**TASK ITEM:** A word-for-word copy of the data is what's wanted, with no pictures.

**DATA SECTION:**
Start of Block
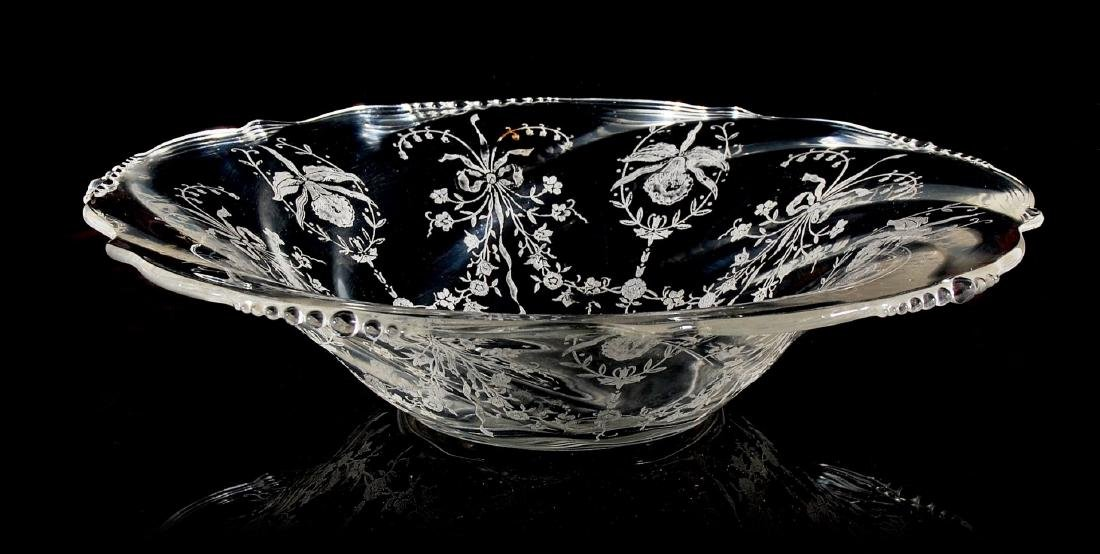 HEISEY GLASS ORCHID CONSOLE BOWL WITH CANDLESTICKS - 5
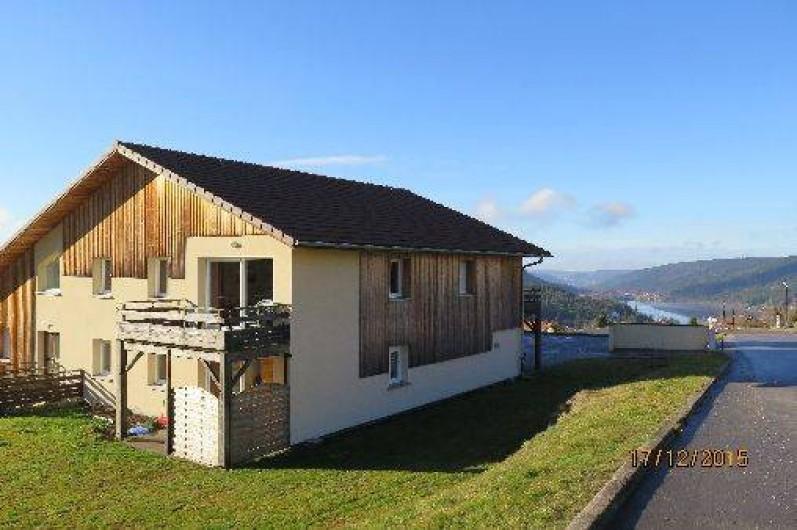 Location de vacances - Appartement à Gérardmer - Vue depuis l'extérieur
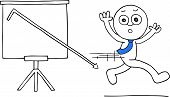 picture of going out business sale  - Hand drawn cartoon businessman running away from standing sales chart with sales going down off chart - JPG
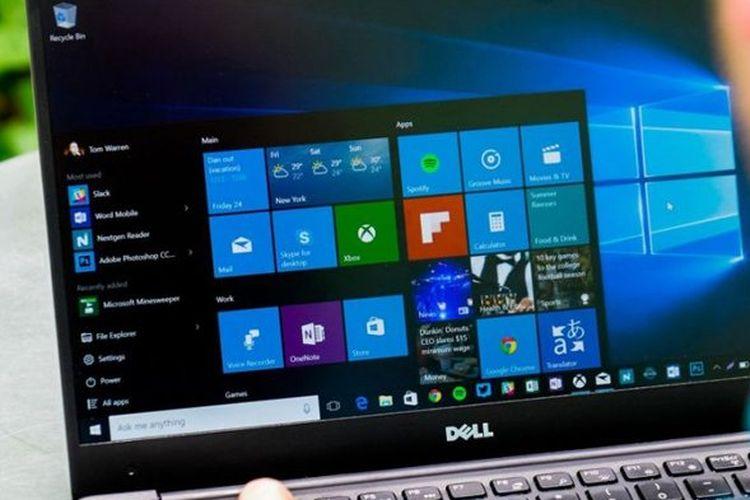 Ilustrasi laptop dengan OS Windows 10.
End of Block
**ANSWER TO THE EXERCISE:**
 HEISEY GLASS ORCHID CONSOLE BOWL WITH CANDLESTICKS - 5
 Location de vacances - Appartement à Gérardmer - Vue depuis l'extérieur
 picture of going out business sale  - Hand drawn cartoon businessman running away from standing sales chart with sales going down off chart - JPG
 Ilustrasi laptop dengan OS Windows 10.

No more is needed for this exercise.